## PAGE EXCERPT
Studies on DAQ transfer rate from LArTF to dCache in FCC¶
DAQ Event Builder Configuration and Transfer Speeds¶
The MicroBooNE DAQ is designed with the Event Builder machine (ubdaq-prod-evb) as the server where data from all detector components is accumulated and built into the event structure. The events are then streamed onto a volume (/data/uboonedaq/rawdata) which is a 33 TB, RAID-6 volume on a 3Ware 9750-8i RAID controller. Once the data has been written to this volume, the files are registered with the PUBS database for generation of metadata, checksum calculation, and then transfer to dCache and permanent tape storage at Feynman Computing Center. The current event size reading from the MicroBooNE detector is ~34 Megabytes (MB) per event. When the Booster is delivering beam to the BNB Horn at a rate of 5 Hz, this translates to a data rate of 170 MB/s when no online filtering is being performed. But with additional readout from NuMI beam, external triggers, Muon Counter System triggers, the readout rate has consistently been found to be in excess of 5.8 Hz for the month of December 2015. This leads to data rate is excess of 200 MB/s. And while the 3Ware 9750 RAID controller is listed as having greater than 500 Megabyte/s read and write performance with a single stream, the real time performance has shown that the RAID controller cannot keep up with both writing and reading at rates in excess of ~5.3 Hz. As well, when the RAID controller performs it's weekly verify, the performance of the RAID degrades significantly and so the read rate for transfers to dCache drops to 150 MB/s leaving a potential backlog of 50 MB/s of data not transferred to storage from the Event Builder during this verify.
Determining the maximum readout rate of the RAID controller¶
Similar to traffic patterns on the highways, there is not a linear degradation in the performance of the RAID controller versus the readout rate of the DAQ. Instead, there is a threshold at which the RAID is unable to deliver data fast enough to transfer to permanent storage. Using ganglia plots, we can look at the readout rate of the DAQ and compare it with the slope of the /data volume occupancy. Looking at the plots for these two quantities at the one day scale (Dec 15, 2015) and the one week scale (Dec 8-15, 2015) gives a measure of where this threshold occurs.
Disk usage vs readout rate Dec 15, 2015
These two plots show the disk usage and the readout rate in Hz over 24 hours. It should be noted the the percentage label on the disk usage is incorrect, but the trend and values are valid. The small scale saw-tooth pattern that you see is a consequence of the PUBS workflow where by files are only periodically deleted from the /data volume since their transfer is validated in batches of 100 files. So while the data is streamed continuously, the files are deleted in batches of 100 files. The readout rate varies from as low as 4.0 Hz up to 6.6 Hz. There are several times during the day that the DAQ is stopped and there are large drops in the disk usage (e.g. Midnight, 05:00, 6:30, and 9:00). More interesting is that the volume usage changes from increasing to decreasing when the readout rate drops below 5.3 Hz.¶
Disk usage vs readout rate Dec 8-15, 2015¶
Based upon the information gained from looking at the finer detail from the 24 hour plot of readout rate and /data volume usage, it becomes easier to understand the DAQ readout rate threshold at which the RAID controller can no longer deliver enough read bandwidth. The initial spike that rapidly decreases Wednesday at ~04:00 is due to a beam downtime and the high bandwidth provided when data is not being written by the DAQ. An additional piece of information is that files are not deleted when the /data volume usage is below 10% occupancy. This seen during the "flat" usages period Thursday midday until Friday evening. During this time the readout was rather inconsistent so during stoppages in data taking the transfers were able to catch up. But during steady-state readout above 5.3 Hz, you can see that the occupancy always increases. While Monday midday, the readout was steady at 5.2 Hz and the occupancy was steady and above 10%. This means that the transfer was fast enough to keep pace with data taking, but not so fast as to clean out files still waiting to be transferred.

## Scene-based questions about space
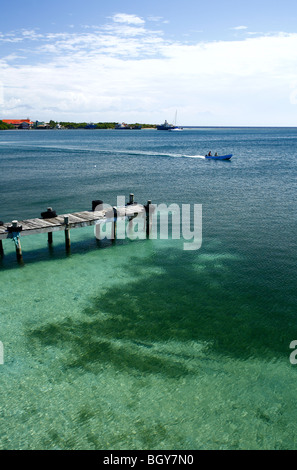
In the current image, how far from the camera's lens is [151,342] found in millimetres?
14445

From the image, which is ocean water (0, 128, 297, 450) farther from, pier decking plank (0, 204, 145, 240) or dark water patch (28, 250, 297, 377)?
pier decking plank (0, 204, 145, 240)

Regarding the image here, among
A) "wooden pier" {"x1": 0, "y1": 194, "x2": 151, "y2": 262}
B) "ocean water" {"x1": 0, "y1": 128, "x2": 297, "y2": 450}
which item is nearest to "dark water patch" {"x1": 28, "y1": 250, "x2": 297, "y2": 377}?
"ocean water" {"x1": 0, "y1": 128, "x2": 297, "y2": 450}

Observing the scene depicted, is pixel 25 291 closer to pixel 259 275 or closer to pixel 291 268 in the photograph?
pixel 259 275

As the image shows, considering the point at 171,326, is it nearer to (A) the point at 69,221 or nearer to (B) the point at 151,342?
(B) the point at 151,342

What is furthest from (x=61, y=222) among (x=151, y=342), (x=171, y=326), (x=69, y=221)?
(x=151, y=342)

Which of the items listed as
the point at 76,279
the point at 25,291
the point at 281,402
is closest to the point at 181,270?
the point at 76,279

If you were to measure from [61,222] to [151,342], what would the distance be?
37.8 ft

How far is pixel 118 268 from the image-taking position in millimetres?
21562

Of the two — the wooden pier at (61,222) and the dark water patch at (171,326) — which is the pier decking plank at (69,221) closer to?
the wooden pier at (61,222)

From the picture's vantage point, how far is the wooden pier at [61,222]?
21.1 metres

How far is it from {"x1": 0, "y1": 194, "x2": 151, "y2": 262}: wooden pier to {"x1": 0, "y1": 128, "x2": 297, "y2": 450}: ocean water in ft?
5.14

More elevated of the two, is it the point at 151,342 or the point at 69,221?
the point at 69,221

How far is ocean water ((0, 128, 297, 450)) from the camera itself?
35.1ft

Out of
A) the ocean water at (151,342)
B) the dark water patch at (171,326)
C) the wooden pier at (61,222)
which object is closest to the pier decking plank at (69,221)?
the wooden pier at (61,222)
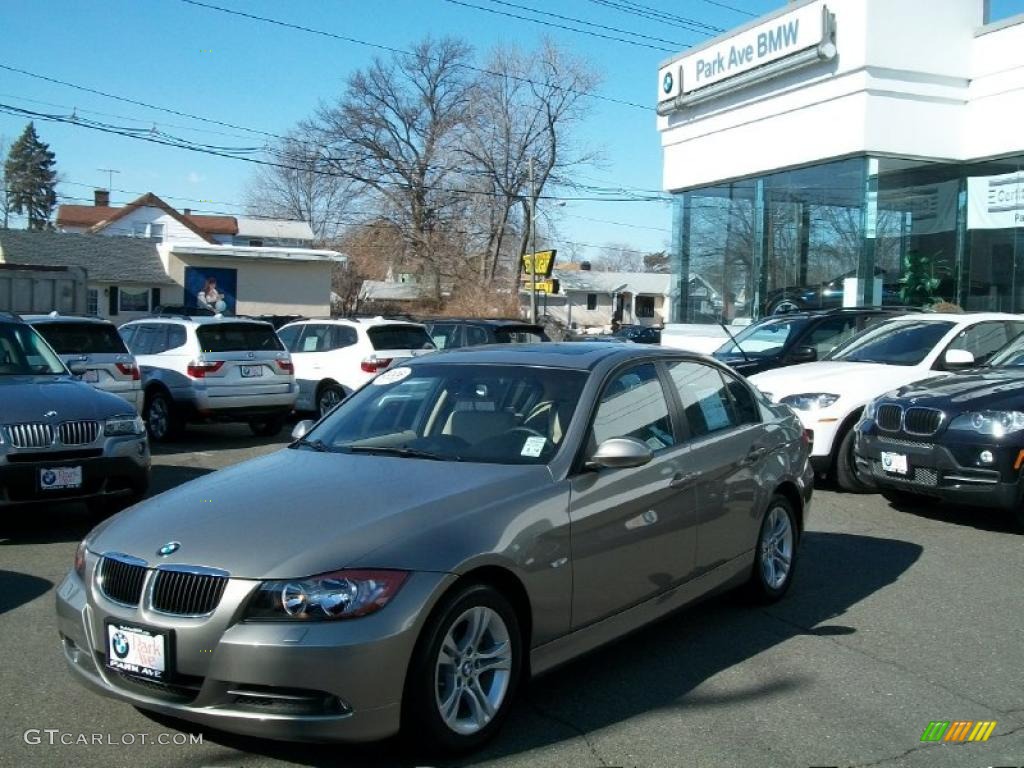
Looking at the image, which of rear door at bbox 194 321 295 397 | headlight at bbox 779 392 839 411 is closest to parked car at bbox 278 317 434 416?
rear door at bbox 194 321 295 397

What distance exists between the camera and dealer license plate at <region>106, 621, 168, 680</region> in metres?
→ 3.79

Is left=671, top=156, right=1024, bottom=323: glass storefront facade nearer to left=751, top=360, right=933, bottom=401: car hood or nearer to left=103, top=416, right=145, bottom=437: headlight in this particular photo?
left=751, top=360, right=933, bottom=401: car hood

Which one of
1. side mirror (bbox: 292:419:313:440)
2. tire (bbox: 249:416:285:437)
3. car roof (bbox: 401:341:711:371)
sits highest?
car roof (bbox: 401:341:711:371)

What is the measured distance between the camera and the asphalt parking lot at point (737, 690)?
413 cm

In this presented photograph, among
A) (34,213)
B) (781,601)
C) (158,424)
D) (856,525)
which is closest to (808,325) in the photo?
(856,525)

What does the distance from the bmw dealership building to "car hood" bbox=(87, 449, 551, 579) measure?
16.7 metres

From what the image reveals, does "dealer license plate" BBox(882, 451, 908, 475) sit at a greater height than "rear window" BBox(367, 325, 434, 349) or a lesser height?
lesser

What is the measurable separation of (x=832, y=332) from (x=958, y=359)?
3506mm

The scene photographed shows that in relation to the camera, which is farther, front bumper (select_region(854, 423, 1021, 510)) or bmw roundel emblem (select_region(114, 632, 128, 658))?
front bumper (select_region(854, 423, 1021, 510))

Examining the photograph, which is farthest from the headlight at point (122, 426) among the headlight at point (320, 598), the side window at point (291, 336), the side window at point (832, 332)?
the side window at point (832, 332)

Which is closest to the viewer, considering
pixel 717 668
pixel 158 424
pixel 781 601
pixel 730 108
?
pixel 717 668

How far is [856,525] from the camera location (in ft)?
29.1

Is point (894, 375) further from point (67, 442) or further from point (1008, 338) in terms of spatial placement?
point (67, 442)

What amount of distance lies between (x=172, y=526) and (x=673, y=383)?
2750mm
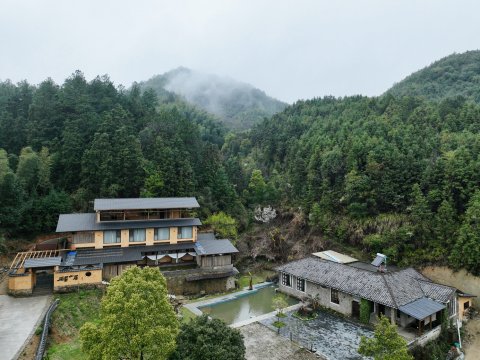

## THE TASKS
1) In the page on DAQ transfer rates, what is the current event size read from the MicroBooNE detector?
2) Set down the page on DAQ transfer rates word for word, from "Determining the maximum" down to "this threshold occurs.".
3) Write the next part of the page on DAQ transfer rates, picking up after its final sentence.
The lines have no connection to the page on DAQ transfer rates.

## RESPONSE LIST
1) About 34 megabytes per event.

2)
Determining the maximum readout rate of the RAID controller¶
Similar to traffic patterns on the highways, there is not a linear degradation in the performance of the RAID controller versus the readout rate of the DAQ. Instead, there is a threshold at which the RAID is unable to deliver data fast enough to transfer to permanent storage. Using ganglia plots, we can look at the readout rate of the DAQ and compare it with the slope of the /data volume occupancy. Looking at the plots for these two quantities at the one day scale (Dec 15, 2015) and the one week scale (Dec 8-15, 2015) gives a measure of where this threshold occurs.

3)
Transfer rate curing RAID verify Dec 21, 2015¶
The RAID array is configured from the factory to perform a verify of the RAID 6 parity information every Friday at midnight. This verify causes some load on the I/O performance of the RAID array, and while the array is configured to minimize the affect on the data I/O it can still be seen in the transfer rate from LArTF to FCC. The plot above shows the transfer rate during normal data taking with the DAQ readout at 5.8 Hz. The data rate is ~1.6 Gigabit/s (~200 MB/s) and doesn't keep rate with the readout at ~203 MB/s. The RAID verify was manually started at 11:15 am, and the almost immediate drop in the transfer speed from 1.6 Gb/s to 1.2 Gb/s can be seen. There is one small spike during this time that is associated with a run transition. With this degraded performance, the /data volume is expected to fill at a rate of approximately 50 MB/s and with a total volume of 33 TB it will be completely full in 7 days. Fortunately, the verify only takes approximately 2.5 days, but when complete the /data volume would be 50% full, leaving only 26 hours of disk buffer if the network connection to FCC were to be interrupted.
Quota for an improved RAID array and server for the Event Builder¶
This quote is from KOI for a machine with 36 HDD (4 TB, 7200 rpm) which increases the estimated disk I/O by a factor of 2 and increases the storage capacity of the event builder by a factor of 2. The price can easily be lowered by more than $2400 by installing 24 HDD instead of 36.